Es war einmal vor nicht allzu langer Zeit, da schimpften sie Feministinnen prüde und frigide, wenn sie dem Sex, den sie nicht erfüllend fanden, entsagten. Das waren vor allem Männer. Heute heißt das „sex-negativ“ und kommt vor allem von Frauen, die sich absurderweise Feministinnen nennen. Alter Wein in neuen Schläuchen. In der Regel geht es um das Thema Prostitution, wenn dieses Wort bzw. sein Antidot fällt. Prosti… äh Sexarbeit heißt es heutzutage, sei eine „sex-positive“ Sache. Dann sollten wir vielleicht das Wort Sex definieren: Heißt das, zwei Menschen haben Bock auf einander und beide kommen auf ihre Kosten – im Sinne sexueller Befriedigung? Oder bedeutet Sex, dass Sexualität zur käuflichen Ware wird, die mehrheitlich Männer kaufen und Frauen verkaufen, bei der es um die sexuellen Wünsche des Zahlenden geht, während die Bezahlte ein Theater sexueller Lust vorspielt? Was an letzterem „positiv“ sein soll – außer vielleicht der Test auf mittlerweile antibiotikaresistente Gonokokken oder das HI-Virus –, erschließt sich uns nicht.

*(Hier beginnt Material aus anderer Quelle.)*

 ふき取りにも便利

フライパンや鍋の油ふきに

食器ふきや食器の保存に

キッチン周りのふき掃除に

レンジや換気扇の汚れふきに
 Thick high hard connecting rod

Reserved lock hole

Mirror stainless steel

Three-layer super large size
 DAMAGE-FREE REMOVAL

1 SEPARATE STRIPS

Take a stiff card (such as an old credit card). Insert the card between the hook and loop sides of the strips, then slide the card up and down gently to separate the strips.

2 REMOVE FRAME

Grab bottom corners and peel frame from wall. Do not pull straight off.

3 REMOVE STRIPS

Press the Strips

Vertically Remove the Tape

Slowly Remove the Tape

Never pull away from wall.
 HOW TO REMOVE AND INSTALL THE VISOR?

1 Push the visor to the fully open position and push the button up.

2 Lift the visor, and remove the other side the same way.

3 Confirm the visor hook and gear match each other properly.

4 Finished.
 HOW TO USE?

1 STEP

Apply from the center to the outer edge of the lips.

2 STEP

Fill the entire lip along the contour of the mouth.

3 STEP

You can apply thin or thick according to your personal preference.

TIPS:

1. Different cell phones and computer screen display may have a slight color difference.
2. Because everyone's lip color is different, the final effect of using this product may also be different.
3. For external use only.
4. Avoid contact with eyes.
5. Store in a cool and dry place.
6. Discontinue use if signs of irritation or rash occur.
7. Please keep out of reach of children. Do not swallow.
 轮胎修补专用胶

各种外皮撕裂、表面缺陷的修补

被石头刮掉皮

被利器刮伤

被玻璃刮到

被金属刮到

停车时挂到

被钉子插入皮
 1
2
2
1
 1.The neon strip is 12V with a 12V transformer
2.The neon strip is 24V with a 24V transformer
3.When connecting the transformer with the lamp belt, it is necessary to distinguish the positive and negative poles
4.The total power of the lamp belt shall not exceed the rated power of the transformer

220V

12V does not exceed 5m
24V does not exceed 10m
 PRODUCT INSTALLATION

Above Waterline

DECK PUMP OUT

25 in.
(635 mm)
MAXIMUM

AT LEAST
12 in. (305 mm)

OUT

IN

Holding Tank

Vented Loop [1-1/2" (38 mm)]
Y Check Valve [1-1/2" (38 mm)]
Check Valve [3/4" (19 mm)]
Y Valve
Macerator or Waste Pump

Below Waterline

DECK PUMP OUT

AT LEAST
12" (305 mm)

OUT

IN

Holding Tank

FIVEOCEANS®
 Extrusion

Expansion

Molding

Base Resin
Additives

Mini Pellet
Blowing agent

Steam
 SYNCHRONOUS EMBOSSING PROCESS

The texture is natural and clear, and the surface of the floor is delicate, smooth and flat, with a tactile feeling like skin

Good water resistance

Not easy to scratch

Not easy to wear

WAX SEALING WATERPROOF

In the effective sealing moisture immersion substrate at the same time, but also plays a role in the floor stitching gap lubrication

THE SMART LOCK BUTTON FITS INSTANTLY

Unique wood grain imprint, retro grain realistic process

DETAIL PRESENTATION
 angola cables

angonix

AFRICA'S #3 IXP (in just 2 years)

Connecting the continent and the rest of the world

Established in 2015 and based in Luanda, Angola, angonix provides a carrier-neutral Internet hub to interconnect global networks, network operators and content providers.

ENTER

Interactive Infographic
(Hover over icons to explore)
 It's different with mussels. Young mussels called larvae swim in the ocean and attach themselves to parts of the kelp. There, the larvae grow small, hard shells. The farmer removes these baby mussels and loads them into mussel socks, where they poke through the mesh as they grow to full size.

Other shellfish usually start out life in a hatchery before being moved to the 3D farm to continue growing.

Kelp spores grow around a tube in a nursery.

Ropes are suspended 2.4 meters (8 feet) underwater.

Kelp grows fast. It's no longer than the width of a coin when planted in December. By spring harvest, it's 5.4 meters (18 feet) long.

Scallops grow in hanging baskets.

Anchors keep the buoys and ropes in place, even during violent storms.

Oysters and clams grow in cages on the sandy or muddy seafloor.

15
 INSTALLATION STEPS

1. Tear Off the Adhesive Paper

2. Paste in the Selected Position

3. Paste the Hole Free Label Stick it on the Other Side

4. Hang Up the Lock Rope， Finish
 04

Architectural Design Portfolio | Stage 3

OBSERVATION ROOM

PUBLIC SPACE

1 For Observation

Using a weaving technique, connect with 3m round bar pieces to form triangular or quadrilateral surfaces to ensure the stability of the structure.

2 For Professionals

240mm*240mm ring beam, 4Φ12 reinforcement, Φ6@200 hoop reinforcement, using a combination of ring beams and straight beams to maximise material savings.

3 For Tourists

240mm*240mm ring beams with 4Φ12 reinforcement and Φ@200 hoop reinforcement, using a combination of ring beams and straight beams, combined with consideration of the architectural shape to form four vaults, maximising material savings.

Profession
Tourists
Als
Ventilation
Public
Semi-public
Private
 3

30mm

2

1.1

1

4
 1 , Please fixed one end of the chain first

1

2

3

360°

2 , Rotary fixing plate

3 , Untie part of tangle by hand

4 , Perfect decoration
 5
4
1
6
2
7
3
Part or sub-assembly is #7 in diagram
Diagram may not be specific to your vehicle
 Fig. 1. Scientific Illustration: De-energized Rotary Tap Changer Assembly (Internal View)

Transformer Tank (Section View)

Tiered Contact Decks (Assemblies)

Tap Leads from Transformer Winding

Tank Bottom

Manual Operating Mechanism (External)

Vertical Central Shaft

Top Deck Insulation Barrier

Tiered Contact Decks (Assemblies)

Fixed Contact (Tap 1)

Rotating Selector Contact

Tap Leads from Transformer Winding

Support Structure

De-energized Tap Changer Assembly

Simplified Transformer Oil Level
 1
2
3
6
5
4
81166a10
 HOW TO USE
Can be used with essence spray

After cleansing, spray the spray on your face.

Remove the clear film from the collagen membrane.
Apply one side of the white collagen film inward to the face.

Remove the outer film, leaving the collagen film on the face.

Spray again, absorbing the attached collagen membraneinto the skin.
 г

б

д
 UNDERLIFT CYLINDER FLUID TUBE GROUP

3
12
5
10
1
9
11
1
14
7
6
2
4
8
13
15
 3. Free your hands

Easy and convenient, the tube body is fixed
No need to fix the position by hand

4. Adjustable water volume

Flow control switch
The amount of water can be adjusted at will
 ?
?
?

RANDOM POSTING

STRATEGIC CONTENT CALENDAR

Prostitution als sexistischer Grundpfeiler des Patriarchats

Bei keiner anderen gewerblichen Tätigkeit gehören Geschlechtskrankheiten und Schwangerschaften bzw. Abtreibungen zum Berufsrisiko. Es gibt auch keine andere berufliche Tätigkeit – von Medikamententestern abgesehen –, die im Körper stattfindet, die ein derart einseitiges Geschlechterverhältnis zwischen Kundschaft und Anbietenden aufweist oder die Menschenhändlern Multimilliardengewinne beschert. Gibt es irgendwelche anderen Berufstätigen, deren Biographien derart gesäumt sind von Gewalterfahrungen und für die Drogenmissbrauch eine Grundvoraussetzung zur Berufsausübung darstellt? – Soldaten nach Kriegseinsätzen vielleicht. Und was sagt es uns, wenn in Militärstützpunkten als erstes eine Sex-Infrastruktur für die Soldaten eingerichtet wird? – Der (Ver-)Kauf der Sexualität, des intimen Kerns eines Menschen, ist das Gegenteil von „positivem“ Sex: Es ist die Benutzung eines fremden Körpers zur eigenen Befriedigung, eine bezahlte Vergewaltigung – der Gipfel des Kapitalismus, das Fundament des Patriarchats. Prostitution macht Frauen zu Huren und Heiligen, Männer zu triebgesteuerten Vergewaltigern ohne Kontrolle über sich – sie entmenschlicht. Egal, welchen Namen man ihr gibt.